In November, HTC (2498) managed to snap a six-month losing streak and finally show month-on-month revenue growth. Steve Ballmer plays Santa Claus — the sales driver was most likely the Windows Phone 8X. The 23% sales bounce from October is impressive, because in 2011 HTC’s sales declined by nearly as much between these two months.
The question now is this: How much of the November bounce was derived from initial shipments of Windows Phone models and how deep is the actual demand?
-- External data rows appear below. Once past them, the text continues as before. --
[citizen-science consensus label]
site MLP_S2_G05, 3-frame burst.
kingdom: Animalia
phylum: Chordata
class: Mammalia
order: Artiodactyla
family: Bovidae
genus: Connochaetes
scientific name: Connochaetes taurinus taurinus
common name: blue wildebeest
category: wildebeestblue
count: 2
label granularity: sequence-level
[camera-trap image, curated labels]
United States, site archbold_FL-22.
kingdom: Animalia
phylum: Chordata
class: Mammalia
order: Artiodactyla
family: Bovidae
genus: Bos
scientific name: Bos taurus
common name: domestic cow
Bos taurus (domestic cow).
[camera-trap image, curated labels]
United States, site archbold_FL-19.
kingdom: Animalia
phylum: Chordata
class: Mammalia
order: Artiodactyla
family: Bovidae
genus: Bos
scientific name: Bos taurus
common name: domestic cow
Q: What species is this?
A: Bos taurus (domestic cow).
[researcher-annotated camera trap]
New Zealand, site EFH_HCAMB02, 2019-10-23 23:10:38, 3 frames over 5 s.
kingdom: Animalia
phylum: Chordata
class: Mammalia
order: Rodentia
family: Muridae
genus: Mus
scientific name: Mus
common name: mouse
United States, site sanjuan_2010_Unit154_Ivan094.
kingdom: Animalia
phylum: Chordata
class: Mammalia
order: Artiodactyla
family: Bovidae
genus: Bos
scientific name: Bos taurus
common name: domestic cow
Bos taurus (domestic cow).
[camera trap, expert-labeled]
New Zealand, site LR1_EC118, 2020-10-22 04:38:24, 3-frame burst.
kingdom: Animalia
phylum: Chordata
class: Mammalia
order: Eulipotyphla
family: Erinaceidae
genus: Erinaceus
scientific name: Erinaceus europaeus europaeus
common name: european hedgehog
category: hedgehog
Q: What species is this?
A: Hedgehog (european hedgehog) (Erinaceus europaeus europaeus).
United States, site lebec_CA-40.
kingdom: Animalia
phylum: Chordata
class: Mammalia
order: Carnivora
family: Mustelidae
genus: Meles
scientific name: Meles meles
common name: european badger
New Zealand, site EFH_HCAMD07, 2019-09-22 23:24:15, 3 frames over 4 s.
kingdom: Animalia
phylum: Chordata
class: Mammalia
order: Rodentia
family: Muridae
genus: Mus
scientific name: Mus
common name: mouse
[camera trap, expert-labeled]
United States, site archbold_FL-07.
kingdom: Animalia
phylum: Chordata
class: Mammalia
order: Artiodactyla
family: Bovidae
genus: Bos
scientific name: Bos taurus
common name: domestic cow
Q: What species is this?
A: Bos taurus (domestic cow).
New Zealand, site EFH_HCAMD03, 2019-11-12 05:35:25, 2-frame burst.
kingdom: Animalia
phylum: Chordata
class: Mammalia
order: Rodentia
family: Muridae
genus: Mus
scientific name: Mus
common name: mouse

It is puzzling that the HTC Windows Phone 8X is now at No.41 at Amazon Wireless considering how strongly HTC used to perform at this site in 2011. On Expansys’ UK site, the 8X is lagging behind such non-entities as the Motorola RAZR and Acer Liquid Glow. At Expansys Germany, the 8X has already dropped out of yop 20, though the notably cheap HTC Windows Phone 8S does hold the No.7 position.
Expansys is not a perfect reflection of European demand, but it is very popular and tends to reflect early adaptor demand in Europe particularly well. It is a site where HTC used to reign supreme in 2011.
The Windows Phone 8X’s fast fade in Germany and the UK is not a good sign, but it is possible that the aggressive pricing of the 8S may finally give HTC a toehold in the value smartphone market. HTC’s proud pricing has been the bane of the company over the past year — a cavalcade of relatively expensive HTC models have crashed and burned in direct rivalry with Samsung (005930) models.
But right now, the HTC Windows Phone 8S is retailing at 300 euros in Europe compared to 550 euros for Samsung ATIV S and 650 euros for the Nokia Lumia 920. The ATIV S is delayed until the end of December and the Lumia 920 is widely sold out. Availability of HTC’s 8X and 8S smartphones is clearly wider than what Samsung or Nokia can offer in December, implying HTC may be cruising towards another solid month.
At least until Samsung starts large-scale Windows Phone shipments and Nokia ramps up Lumia volumes, HTC has found its Christmas miracle. It handled the fourth-quarter 2012 Windows Phone model roll-out better than any other vendor in the world, both in North America and Europe, by rolling out a cheap alternative rapidly and by ensuring both the high-end 8X and the budget 8S had sufficient production volume.